▶

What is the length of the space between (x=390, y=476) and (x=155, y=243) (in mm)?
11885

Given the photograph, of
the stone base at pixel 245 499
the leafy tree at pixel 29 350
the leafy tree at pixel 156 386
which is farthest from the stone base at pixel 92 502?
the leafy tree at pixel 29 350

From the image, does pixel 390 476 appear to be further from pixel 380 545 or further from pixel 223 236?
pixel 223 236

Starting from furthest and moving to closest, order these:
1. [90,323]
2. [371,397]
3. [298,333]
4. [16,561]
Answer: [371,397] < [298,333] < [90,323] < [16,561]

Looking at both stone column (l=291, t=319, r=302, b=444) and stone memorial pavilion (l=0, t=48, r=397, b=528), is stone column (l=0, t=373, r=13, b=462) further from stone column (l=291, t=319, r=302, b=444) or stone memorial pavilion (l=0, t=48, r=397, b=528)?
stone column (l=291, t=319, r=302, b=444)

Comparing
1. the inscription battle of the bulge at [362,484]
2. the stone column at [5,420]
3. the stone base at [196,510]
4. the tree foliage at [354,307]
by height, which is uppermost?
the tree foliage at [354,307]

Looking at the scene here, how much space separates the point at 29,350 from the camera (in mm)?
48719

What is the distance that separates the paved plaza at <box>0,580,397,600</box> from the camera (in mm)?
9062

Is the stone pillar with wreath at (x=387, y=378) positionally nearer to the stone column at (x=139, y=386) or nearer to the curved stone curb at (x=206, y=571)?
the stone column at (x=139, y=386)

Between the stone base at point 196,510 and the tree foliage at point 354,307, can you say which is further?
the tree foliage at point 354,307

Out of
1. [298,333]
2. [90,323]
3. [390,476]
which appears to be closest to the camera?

◀
▶

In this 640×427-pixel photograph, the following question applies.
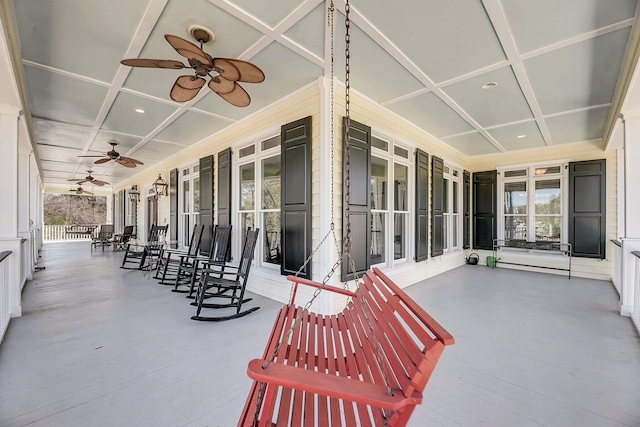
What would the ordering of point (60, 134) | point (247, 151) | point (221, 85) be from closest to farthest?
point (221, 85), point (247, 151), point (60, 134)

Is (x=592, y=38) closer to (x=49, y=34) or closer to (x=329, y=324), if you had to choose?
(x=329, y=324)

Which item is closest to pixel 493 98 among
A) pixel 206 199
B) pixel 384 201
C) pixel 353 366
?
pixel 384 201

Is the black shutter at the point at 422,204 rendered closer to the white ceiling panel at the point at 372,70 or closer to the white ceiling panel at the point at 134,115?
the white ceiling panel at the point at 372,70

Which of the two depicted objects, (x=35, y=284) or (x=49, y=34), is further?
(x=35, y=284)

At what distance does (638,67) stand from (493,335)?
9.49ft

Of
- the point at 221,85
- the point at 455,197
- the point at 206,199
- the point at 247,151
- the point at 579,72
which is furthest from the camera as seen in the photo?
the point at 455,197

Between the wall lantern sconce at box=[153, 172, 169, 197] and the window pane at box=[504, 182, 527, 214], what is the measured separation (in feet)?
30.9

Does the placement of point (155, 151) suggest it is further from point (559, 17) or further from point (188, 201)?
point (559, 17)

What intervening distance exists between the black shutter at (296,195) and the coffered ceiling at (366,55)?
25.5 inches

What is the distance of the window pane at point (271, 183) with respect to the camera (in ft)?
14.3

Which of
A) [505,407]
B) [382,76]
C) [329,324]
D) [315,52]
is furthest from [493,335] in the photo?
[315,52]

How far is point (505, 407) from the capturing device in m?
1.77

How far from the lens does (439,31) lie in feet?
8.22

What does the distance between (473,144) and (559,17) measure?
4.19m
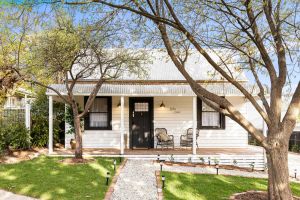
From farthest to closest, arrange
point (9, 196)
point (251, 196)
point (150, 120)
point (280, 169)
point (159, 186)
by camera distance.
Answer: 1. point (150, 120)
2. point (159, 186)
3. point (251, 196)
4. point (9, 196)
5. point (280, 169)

◀

▶ _What you will do_
Please turn everything in the data above, from the line containing "Looking at the" down to the line containing "which appears to be closest to the camera?", into a numbered list, leaving out blank lines.

▶ _The result_
1. Looking at the scene here, how much space separates the point at 29,350 from the camera (in mm)?
2. 48719
3. What is the distance that separates the paved plaza at <box>0,580,397,600</box> from the camera (in mm)?
4. 9062
5. Is the stone pillar with wreath at (x=387, y=378) positionally nearer to the stone column at (x=139, y=386) or nearer to the curved stone curb at (x=206, y=571)?
6. the stone column at (x=139, y=386)
7. Between the stone base at point 196,510 and the tree foliage at point 354,307, can you say which is further?
8. the tree foliage at point 354,307
9. Out of
10. 1. [298,333]
11. 2. [90,323]
12. 3. [390,476]
13. which appears to be closest to the camera?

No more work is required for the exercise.